Diwaniyah breathes life to the desert
AL-JAHRA, Kuwait – Soldiers deployed to the Middle East in support of Operation Enduring Freedom got a taste of Kuwaiti culture when they participated in a Diwaniyah, a social event that combines elements of a town hall meeting, a formal dinner banquet and a night club soiree.
A majority of the 17 troops that boarded a bus on that brisk Jan. 12 afternoon did not know what to expect beyond the fact that their hosts awaited them at their mukhayyam, a collection of tents situated outside the city limits of Al-Jahra, Kuwait. After a 90-minute drive along the desert landscape, the Soldiers stepped off their cramped coach and onto the courtyard of a lavishly decorated khaima tent complete with an archway entrance, a lighted pathway, a bubbling fountain and a grass lawn.
After making formal introductions the Soldiers took off their shoes and sat on the khaima tent's carpeted floor lined with cushions and pillows. Their hosts soon served tea and hors d'oeuvres while discussing current events. Although typically a male only congregation, the Kuwaitis broke tradition by welcoming the female Soldiers into the conversation.
The discussion gave way to a melody when Abdullah Al Omir, a well known musician among the local populace, picked up a lute—the predecessor to the guitar—and played “The Star-Spangled Banner.” Omir then handed the instrument to the Soldiers, some of whom played a few chords.

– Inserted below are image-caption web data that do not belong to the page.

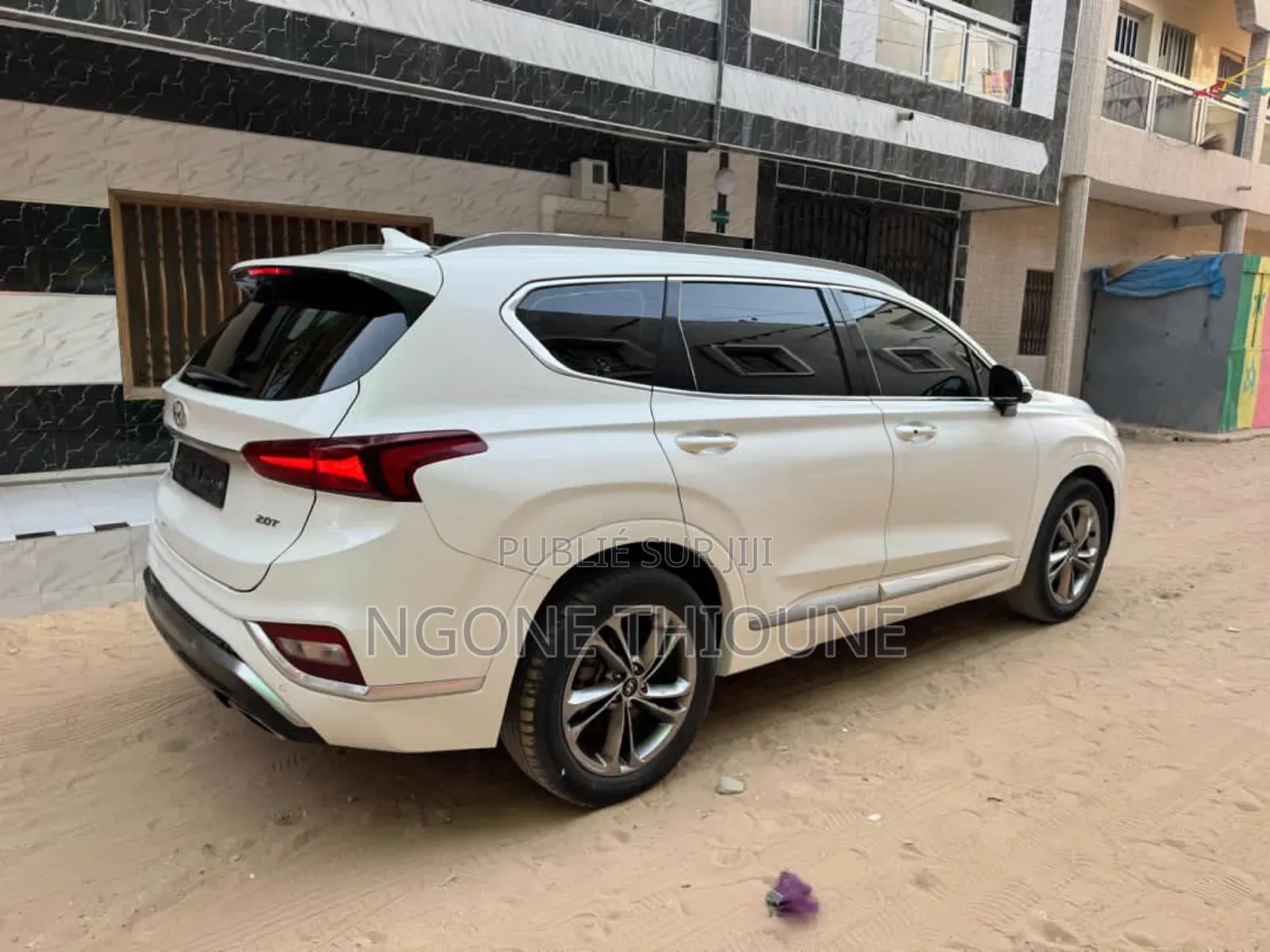 Hyundai Santa Fe Limited 2.0T AWD 2020 Noir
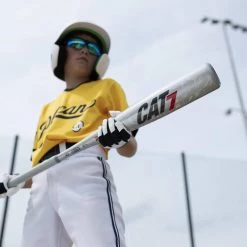 Marucci CAT 7 Silver (-10) USSSA Baseball Bat: MSBC7210S Bats 13 Marucci CAT 7 Silver (-10) USSSA Baseball Bat: MSBC7210S Bats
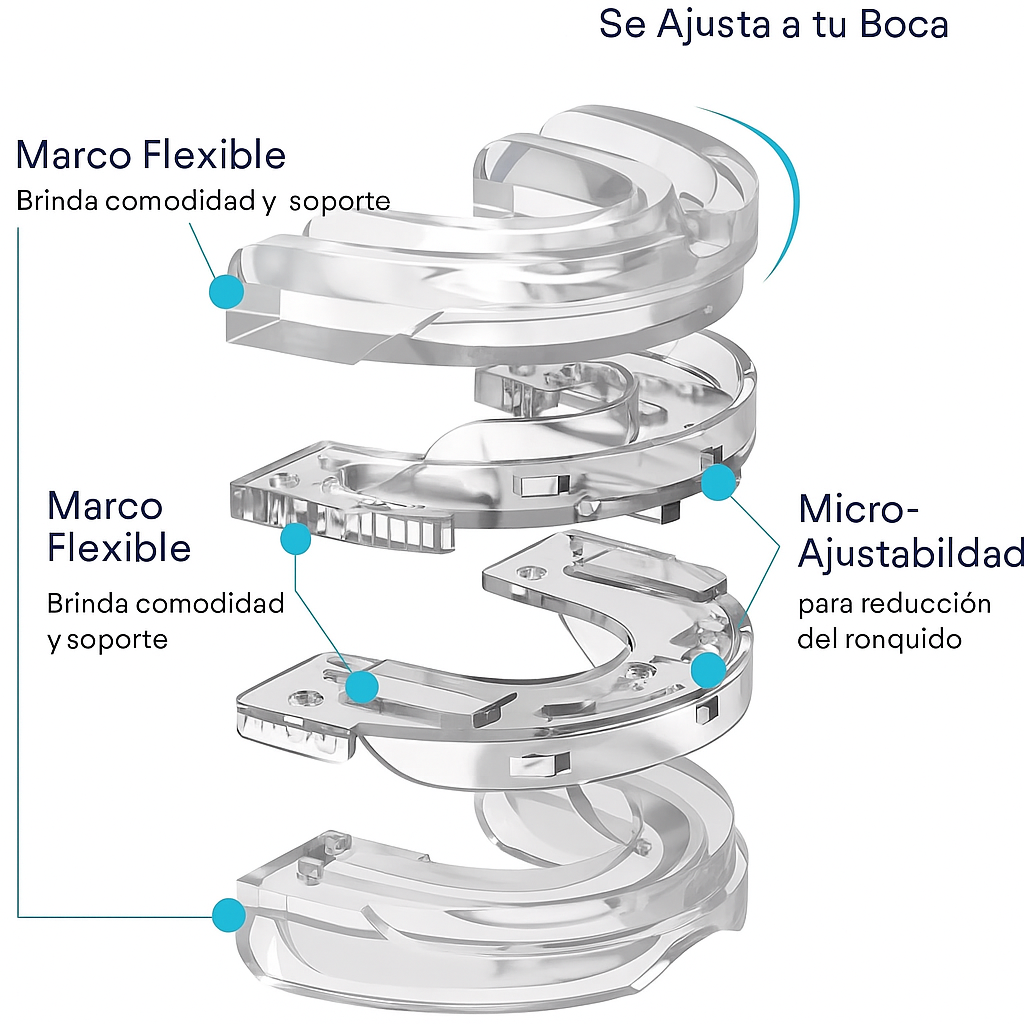 SnoreFree® – Duerme sin ronquidos, despierta con energía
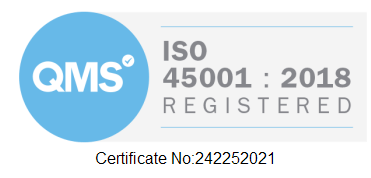 ISO 45001 Badge - LockRite Locksmiths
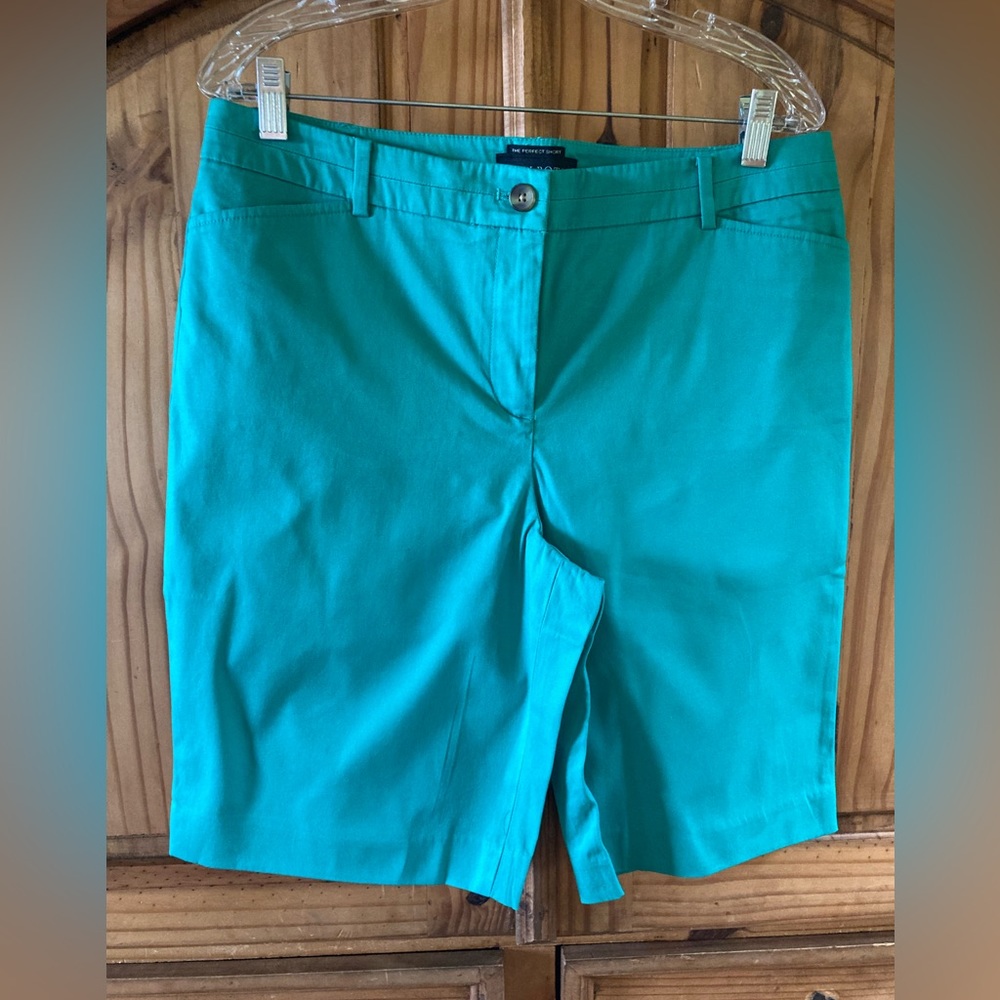 Talbots Teal Bermuda Shorts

Later in the evening more musicians set up their lutes, drums, keyboards and violins and played popular Arabic songs. The catchy tunes inspired Americans and Kuwaitis alike to dance the night away.
Between songs and dances the attendees were drawn to a nearby khaima tent enveloped in the mouth-watering smells of an Arabic dinner buffet. There the guests dined on rice, soup, lamb, fish, chicken, salad and an assortment of desserts.
At 11 p.m. the Soldiers said farewell to their Kuwaiti hosts with both parties promising that they will meet again under similar circumstances.
The trip was made possible in part by the 143d ESC's civil affairs section.
“That was the real thing,” said Sgt. 1st Class Cesar E.Rivera, the 143d ESC's G-9 noncommissioned officer-in-charge, as he reflected on the night's events. “By participating in these kinds of engagements, we have a unique opportunity to gain a better understanding of the local Kuwaiti culture while learning more about Islamic customs.”